Dans l'entourage proche des Beatles, l'annonce est aussi une surprise. Dans son livre "En studio avec les Beatles", l'ingénieur du son du groupe Geoff Emerick raconte : "Je ne peux pas dire que la nouvelle me surprit, mais je ne m'y attendais pas non plus. Des rumeurs de séparation circulaient, mais je n'y avais pas prêté grande attention (…). Et j'ignorais, bien entendu, qu'immédiatement après les séances d'Abbey Road, John avait annoncé aux autres qu'il laissait tomber". 

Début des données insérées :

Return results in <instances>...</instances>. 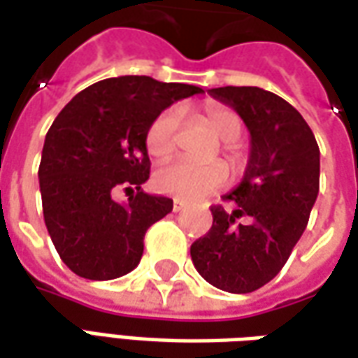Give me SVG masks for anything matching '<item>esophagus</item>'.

Des tensions en constante augmentation

Depuis la fin des tournées des Beatles en 1966 et surtout depuis la mort de leur manager Brian Epstein en 1967, les tensions étaient allées grandissantes dans le groupe. Jusqu'à plusieurs abandons, notamment par Ringo Starr en plein milieu de l'enregistrement de ce qui allait devenir l'album blanc The Beatles

Sur l'ouverture de l'album, Back in USSR, c'est McCartney qui est à la batterie. Ringo était revenu quelques jours plus tard, mais l'enregistrement de cet album s'était déroulé comme une succession de sessions solo de chacun, auxquelles les autres membres apportaient une touche de temps à autre. 

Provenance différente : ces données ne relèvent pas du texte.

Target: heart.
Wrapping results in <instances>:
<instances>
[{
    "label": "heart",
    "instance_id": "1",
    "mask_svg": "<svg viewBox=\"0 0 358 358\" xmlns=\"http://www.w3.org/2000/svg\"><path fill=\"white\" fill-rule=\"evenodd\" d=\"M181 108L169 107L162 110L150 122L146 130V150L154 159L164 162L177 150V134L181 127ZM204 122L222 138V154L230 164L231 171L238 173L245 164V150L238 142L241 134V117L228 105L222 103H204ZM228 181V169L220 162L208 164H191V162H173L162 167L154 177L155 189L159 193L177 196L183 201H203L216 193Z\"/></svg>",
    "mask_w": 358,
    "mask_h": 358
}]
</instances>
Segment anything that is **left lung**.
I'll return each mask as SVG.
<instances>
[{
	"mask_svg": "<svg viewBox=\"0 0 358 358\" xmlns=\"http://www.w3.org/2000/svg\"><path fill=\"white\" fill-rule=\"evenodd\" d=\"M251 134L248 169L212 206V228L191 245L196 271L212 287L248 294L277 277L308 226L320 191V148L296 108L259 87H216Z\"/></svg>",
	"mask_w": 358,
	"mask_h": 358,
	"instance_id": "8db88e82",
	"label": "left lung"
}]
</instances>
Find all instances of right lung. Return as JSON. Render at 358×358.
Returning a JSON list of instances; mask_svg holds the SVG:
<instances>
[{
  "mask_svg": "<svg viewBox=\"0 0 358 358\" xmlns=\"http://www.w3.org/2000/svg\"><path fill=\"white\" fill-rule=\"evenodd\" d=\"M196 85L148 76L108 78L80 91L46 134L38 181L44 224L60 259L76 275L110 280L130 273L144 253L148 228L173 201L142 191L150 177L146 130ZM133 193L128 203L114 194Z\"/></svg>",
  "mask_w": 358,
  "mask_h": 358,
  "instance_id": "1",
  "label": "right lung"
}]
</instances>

Le projet suivant, nommé Get Back (qui deviendra l'album Let It Be) était censé resserrer les liens de Paul, George, John et Ringo autour d'un retour aux racines du rock n'roll. C'est peine perdue : l'emprise grandissante de Paul sur la gestion du groupe, la présence en continu de Yoko Ono, la femme de John, pendant les sessions, et les questions financières liées à la maison de disques Apple Records, tendent encore un peu plus les relations. Cette fois, c'est George Harrisson qui claque la porte pendant quelques jours. Comme un chant du cygne, ils arrivent pourtant à se retrouver et à assembler un album considéré par beaucoup comme un sommet de leur art : Abbey Road, achevé fin août 1969 et sorti un mois plus tard. 

Lennon furieux

Quand le communiqué de McCartney sort dans la presse, il reste encore un album à sortir, Let It Be, sur lequel le groupe a retravaillé quelques titres jusqu'en janvier 70. Quelques jours plus tôt, Ringo Starr a rendu visite à Paul McCartney pour le convaincre d'attendre au moins la sortie de Let It Be avant de sortir son album solo. En vain. 

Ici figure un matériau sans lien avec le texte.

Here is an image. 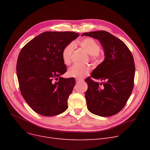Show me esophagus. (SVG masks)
I'll return each mask as SVG.
<instances>
[{
	"instance_id": "esophagus-1",
	"label": "esophagus",
	"mask_w": 150,
	"mask_h": 150,
	"mask_svg": "<svg viewBox=\"0 0 150 150\" xmlns=\"http://www.w3.org/2000/svg\"><path fill=\"white\" fill-rule=\"evenodd\" d=\"M82 81H83V80H82V79H78V78H77V79H76V82L77 83L82 82Z\"/></svg>"
}]
</instances>
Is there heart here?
<instances>
[{"instance_id":"b5f03b06","label":"heart","mask_w":150,"mask_h":150,"mask_svg":"<svg viewBox=\"0 0 150 150\" xmlns=\"http://www.w3.org/2000/svg\"><path fill=\"white\" fill-rule=\"evenodd\" d=\"M78 44L91 56V59L96 62L99 61L102 54L100 52V46L98 42L92 38H85L78 41ZM74 50V44L69 43L63 48L61 52L62 59L66 65H70L72 62V55ZM90 67L74 65L67 72V75L70 77L81 78L89 74Z\"/></svg>"}]
</instances>
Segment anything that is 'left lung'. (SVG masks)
Returning a JSON list of instances; mask_svg holds the SVG:
<instances>
[{
    "label": "left lung",
    "instance_id": "left-lung-1",
    "mask_svg": "<svg viewBox=\"0 0 150 150\" xmlns=\"http://www.w3.org/2000/svg\"><path fill=\"white\" fill-rule=\"evenodd\" d=\"M82 36L98 39L105 57L91 75L101 80L103 87L101 88L91 76L85 80L88 85L85 92L88 110L101 117L114 115L124 108L133 89L135 65L132 54L122 41L107 31H91Z\"/></svg>",
    "mask_w": 150,
    "mask_h": 150
}]
</instances>
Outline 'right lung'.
Segmentation results:
<instances>
[{"mask_svg": "<svg viewBox=\"0 0 150 150\" xmlns=\"http://www.w3.org/2000/svg\"><path fill=\"white\" fill-rule=\"evenodd\" d=\"M79 35L74 31H46L21 49L16 65L19 88L23 98L36 113L54 116L67 109L75 81L73 78L61 77L67 71L61 52Z\"/></svg>", "mask_w": 150, "mask_h": 150, "instance_id": "1", "label": "right lung"}]
</instances>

Avec cette annonce tonitruante, Paul McCartney s'attribue la fin du groupe, alors même qu'il "n'y avait plus que lui qui essayait de maintenir les Beatles ensemble", a raconté Yoko Ono des années plus tard dans une interview. Les autres membres du groupe lui en tiennent rigueur, tout particulièrement John Lennon, qui très remonté, détaille les raisons de sa colère en 1971 à Linda McCartney : "Paul et Allan Klein [leur manager, ndlr] ont passé la journée à me convaincre de ne rien dire, parce que cela pourrait ‘faire du mal aux Beatles’. Alors mets-toi bien ça dans ton petit crâne pervers Mme McCartney : ces connards m’ont demandé de garder le silence !", écrit-t-il dans cette lettre qu'il destine au couple, récemment vendue aux enchères. La même année, il attaque Paul McCartney dans une chanson avec George Harrisson à la guitare : "How do you sleep ?" ("Comment tu arrives à dormir ?").